See https://meta.wikimedia.org/w/index.php?title=Community_Engagement_Insights/2018_Report/Communications_Department&diff=18339687&oldid=18339625 The next diff shows what should have happened. This was all very simple editing: Place cursor in the middle of a paragraph, press Return, add list formatting, remove a few words.
This is still reproducible on that page.
Looks like we send HTML like this to Parsoid:
<p id="mwUg">In examining this question by gender, we can observe some differences. We cannot say whether they are significant. When asked about using media channels for learning about features and services from the Wikimedia Foundation we observed the following: </p><ul><li><p id="mwUg">68% of males reported using at least one channel. 80% of females reported using at least one channel.</p></li><li><p id="mwUg">A higher proportion of males used Wikimedia projects pages. Female editors reported a higher use of mailing lists, social media, the Wikimedia Foundation blog, and conferences.</p></li></ul>
Note how all of the paragraphs have the same id="mwUg" attribute.
I don't know whether this is a VE bug or a Parsoid bug.
@Esanders I think the data-parsoid/data-mw is intended to never affect visual rendering, so there should be no reason to duplicate the id attributes on the copied content. For cut-and-paste sure preserve the original ID, but future pastes should assign new IDs. (Or just do a pass over the output before you send it to parsoid and delete all but the first appearance of a given id.)

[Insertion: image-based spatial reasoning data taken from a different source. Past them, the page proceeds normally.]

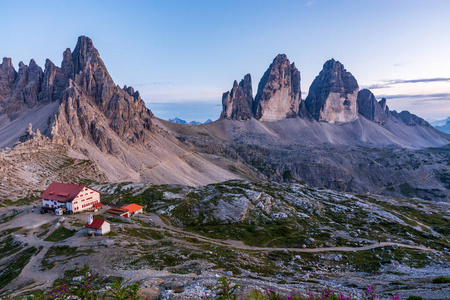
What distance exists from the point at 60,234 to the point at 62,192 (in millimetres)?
23194

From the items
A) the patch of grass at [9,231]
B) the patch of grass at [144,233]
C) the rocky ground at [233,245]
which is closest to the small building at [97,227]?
the rocky ground at [233,245]

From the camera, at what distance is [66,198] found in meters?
78.4

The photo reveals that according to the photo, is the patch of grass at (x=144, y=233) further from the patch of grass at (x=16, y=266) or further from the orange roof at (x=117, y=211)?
the patch of grass at (x=16, y=266)

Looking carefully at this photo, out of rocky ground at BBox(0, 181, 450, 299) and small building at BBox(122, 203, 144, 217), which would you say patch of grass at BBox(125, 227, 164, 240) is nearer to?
rocky ground at BBox(0, 181, 450, 299)

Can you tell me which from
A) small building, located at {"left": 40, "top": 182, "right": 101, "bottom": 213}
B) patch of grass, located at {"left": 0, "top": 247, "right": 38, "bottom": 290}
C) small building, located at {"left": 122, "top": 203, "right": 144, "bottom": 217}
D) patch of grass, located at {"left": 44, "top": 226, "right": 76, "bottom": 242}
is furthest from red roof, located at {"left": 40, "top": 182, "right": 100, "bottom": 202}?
patch of grass, located at {"left": 0, "top": 247, "right": 38, "bottom": 290}

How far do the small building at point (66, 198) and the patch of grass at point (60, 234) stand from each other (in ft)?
50.3

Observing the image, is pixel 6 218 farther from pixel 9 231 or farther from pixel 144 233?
pixel 144 233

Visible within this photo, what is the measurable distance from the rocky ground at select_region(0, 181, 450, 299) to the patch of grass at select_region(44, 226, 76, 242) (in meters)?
0.25

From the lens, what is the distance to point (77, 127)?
167875mm

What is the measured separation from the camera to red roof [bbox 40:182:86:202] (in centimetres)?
7844

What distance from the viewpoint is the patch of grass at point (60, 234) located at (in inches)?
2296

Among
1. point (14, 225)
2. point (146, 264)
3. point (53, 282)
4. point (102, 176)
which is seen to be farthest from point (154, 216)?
point (102, 176)

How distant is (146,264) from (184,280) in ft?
47.1

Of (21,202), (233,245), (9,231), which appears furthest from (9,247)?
(233,245)
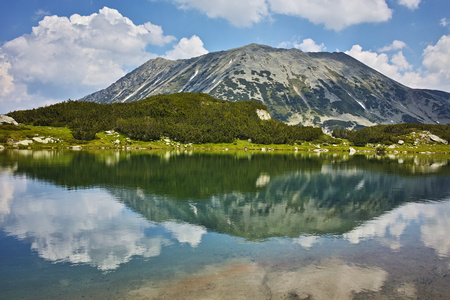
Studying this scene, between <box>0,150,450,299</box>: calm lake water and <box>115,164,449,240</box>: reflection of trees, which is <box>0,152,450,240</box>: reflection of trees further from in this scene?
<box>0,150,450,299</box>: calm lake water

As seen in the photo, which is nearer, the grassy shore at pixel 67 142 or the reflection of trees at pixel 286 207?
the reflection of trees at pixel 286 207

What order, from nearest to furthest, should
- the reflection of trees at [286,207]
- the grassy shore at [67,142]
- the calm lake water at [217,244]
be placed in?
the calm lake water at [217,244] → the reflection of trees at [286,207] → the grassy shore at [67,142]

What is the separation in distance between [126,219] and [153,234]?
215 inches

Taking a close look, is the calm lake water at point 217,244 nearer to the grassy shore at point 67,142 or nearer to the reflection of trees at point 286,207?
the reflection of trees at point 286,207

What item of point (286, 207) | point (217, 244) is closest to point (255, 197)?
point (286, 207)

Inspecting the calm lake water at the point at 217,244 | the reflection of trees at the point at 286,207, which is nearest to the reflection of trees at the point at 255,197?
the reflection of trees at the point at 286,207

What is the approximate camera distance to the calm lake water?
47.9 ft

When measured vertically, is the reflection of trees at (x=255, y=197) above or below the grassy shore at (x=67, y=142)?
below

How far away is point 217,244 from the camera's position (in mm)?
20625

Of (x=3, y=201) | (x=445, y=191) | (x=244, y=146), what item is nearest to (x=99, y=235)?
(x=3, y=201)

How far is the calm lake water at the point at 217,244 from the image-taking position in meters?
14.6

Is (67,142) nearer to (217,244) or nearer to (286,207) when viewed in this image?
(286,207)

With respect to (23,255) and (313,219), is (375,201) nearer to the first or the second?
(313,219)

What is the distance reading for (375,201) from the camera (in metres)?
38.5
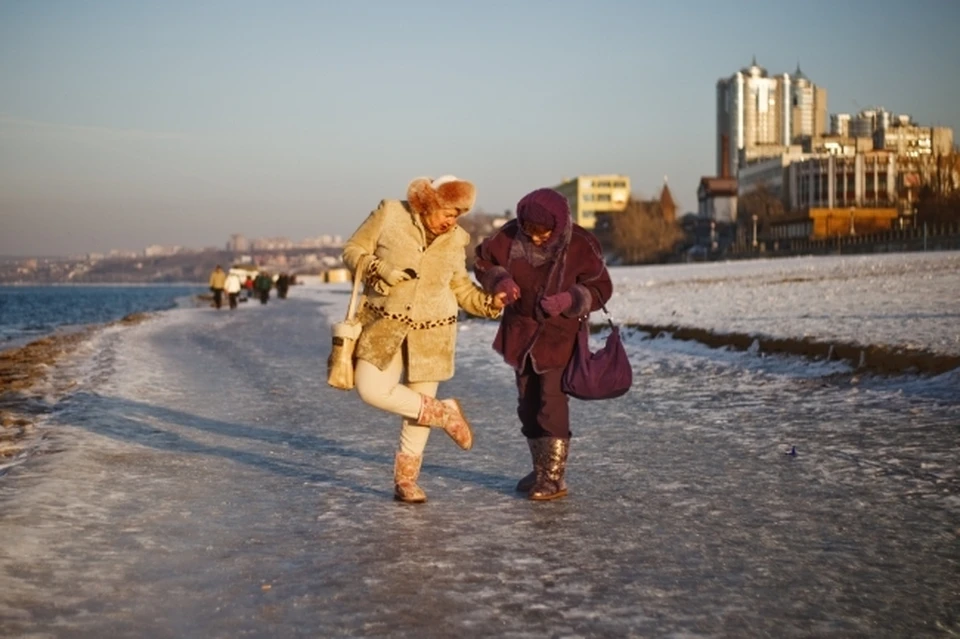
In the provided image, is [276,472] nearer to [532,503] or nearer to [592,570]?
[532,503]

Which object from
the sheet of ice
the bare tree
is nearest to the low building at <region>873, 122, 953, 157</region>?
the bare tree

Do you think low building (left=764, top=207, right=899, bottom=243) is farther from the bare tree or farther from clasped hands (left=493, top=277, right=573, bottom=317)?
clasped hands (left=493, top=277, right=573, bottom=317)

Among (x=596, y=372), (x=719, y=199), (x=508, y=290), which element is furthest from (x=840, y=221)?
(x=508, y=290)

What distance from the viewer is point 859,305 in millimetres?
18219

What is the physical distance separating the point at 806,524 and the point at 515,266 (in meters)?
2.03

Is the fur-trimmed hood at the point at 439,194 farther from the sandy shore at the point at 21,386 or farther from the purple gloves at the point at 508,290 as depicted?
the sandy shore at the point at 21,386

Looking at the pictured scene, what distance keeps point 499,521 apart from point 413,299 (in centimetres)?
123

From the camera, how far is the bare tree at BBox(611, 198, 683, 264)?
409ft

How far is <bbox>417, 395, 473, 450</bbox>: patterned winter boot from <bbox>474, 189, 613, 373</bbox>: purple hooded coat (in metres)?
0.47

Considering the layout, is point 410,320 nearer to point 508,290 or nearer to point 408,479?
point 508,290

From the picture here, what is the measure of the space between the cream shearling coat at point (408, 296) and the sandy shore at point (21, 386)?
308 cm

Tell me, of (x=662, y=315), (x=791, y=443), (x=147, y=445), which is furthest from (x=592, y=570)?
(x=662, y=315)

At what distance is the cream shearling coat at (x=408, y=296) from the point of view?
19.3 feet

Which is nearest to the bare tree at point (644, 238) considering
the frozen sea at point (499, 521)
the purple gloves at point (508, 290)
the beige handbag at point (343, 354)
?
the frozen sea at point (499, 521)
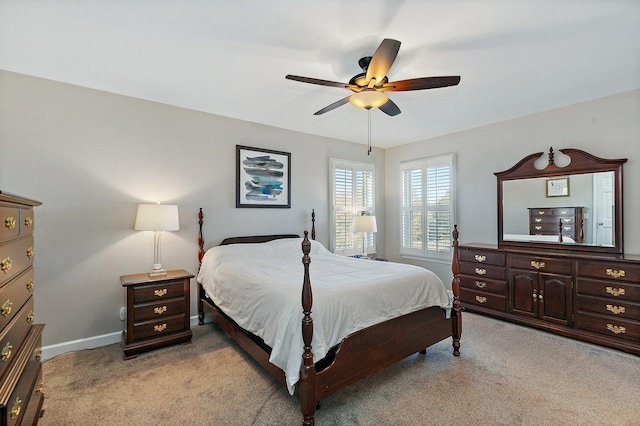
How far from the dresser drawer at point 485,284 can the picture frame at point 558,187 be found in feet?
4.14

There are probably corner cases (headings were mentioned) where for some reason copying the ID gives better behavior; we should add additional *non-data-parsoid*/*non-data-mw* attributes to control that behavior.

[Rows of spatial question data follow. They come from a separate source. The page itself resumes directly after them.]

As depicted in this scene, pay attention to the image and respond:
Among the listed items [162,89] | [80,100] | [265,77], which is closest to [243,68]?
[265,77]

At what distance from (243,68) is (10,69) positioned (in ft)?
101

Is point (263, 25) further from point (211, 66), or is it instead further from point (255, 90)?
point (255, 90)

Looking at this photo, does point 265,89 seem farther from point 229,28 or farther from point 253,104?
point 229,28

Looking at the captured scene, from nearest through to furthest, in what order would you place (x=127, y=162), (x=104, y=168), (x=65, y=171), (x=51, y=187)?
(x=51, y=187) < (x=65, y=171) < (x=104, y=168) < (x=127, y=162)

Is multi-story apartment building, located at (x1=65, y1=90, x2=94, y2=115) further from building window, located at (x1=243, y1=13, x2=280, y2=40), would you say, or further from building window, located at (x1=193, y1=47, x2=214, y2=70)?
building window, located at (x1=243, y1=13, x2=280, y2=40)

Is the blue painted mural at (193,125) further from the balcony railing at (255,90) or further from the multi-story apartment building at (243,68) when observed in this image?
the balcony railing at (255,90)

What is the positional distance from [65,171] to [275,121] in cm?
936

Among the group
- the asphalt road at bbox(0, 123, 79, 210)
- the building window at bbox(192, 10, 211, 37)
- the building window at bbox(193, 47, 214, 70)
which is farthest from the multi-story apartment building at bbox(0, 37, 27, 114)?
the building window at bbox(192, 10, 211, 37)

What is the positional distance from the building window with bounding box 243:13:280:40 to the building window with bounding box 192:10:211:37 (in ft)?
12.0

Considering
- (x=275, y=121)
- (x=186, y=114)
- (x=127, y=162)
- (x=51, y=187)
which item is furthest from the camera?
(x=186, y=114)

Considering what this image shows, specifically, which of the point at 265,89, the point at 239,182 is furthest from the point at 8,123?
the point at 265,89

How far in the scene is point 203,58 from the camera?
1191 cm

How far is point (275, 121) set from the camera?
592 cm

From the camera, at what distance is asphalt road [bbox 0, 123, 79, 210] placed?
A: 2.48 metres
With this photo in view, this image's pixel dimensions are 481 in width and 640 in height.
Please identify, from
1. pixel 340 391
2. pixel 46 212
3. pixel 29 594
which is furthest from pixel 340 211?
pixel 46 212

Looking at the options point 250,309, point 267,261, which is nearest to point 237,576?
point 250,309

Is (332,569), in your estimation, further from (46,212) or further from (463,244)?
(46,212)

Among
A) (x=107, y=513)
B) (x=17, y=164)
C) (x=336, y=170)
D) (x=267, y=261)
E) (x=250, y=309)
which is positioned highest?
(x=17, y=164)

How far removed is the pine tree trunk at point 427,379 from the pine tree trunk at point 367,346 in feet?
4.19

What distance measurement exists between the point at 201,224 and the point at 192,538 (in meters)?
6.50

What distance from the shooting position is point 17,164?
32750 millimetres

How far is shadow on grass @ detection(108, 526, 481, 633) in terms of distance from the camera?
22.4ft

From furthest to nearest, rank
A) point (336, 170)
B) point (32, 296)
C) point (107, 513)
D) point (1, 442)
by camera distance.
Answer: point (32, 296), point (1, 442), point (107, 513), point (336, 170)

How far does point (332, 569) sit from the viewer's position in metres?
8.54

I cannot reproduce this bug right now. I tried on mediawiki.org and on meta on the same page (and accidentally even saved one of my test edits). So, either this was some peculiar edge case on the page or this has been resolved in the interim because of changes in VE or Parsoid.
My attempt to reproduce:
>> ve.init.target.doc.body.innerHTML "<p id=\"mwAg\">This is a paragraph. This is sentence two of the paragraph.</p>" >> ve.init.target.docToSave.body.innerHTML "<p id=\"mwAg\">This is a paragraph. </p><ul><li><p id=\"mwAg\">This is sentence </p></li><li><p id=\"mwAg\">of the paragraph.</p></li></ul>"
That looks fine. I think we must have fixed this sometime since this bug was filed.
This was probably some edge case. If you look closely at the diff, there were some dirty diffs of the gallery as well which indicates that something else was going on. We cannot reproduce this, so just closing it out for now. If this were a common bug, we would have lots of reports and easy ways to reproduce it.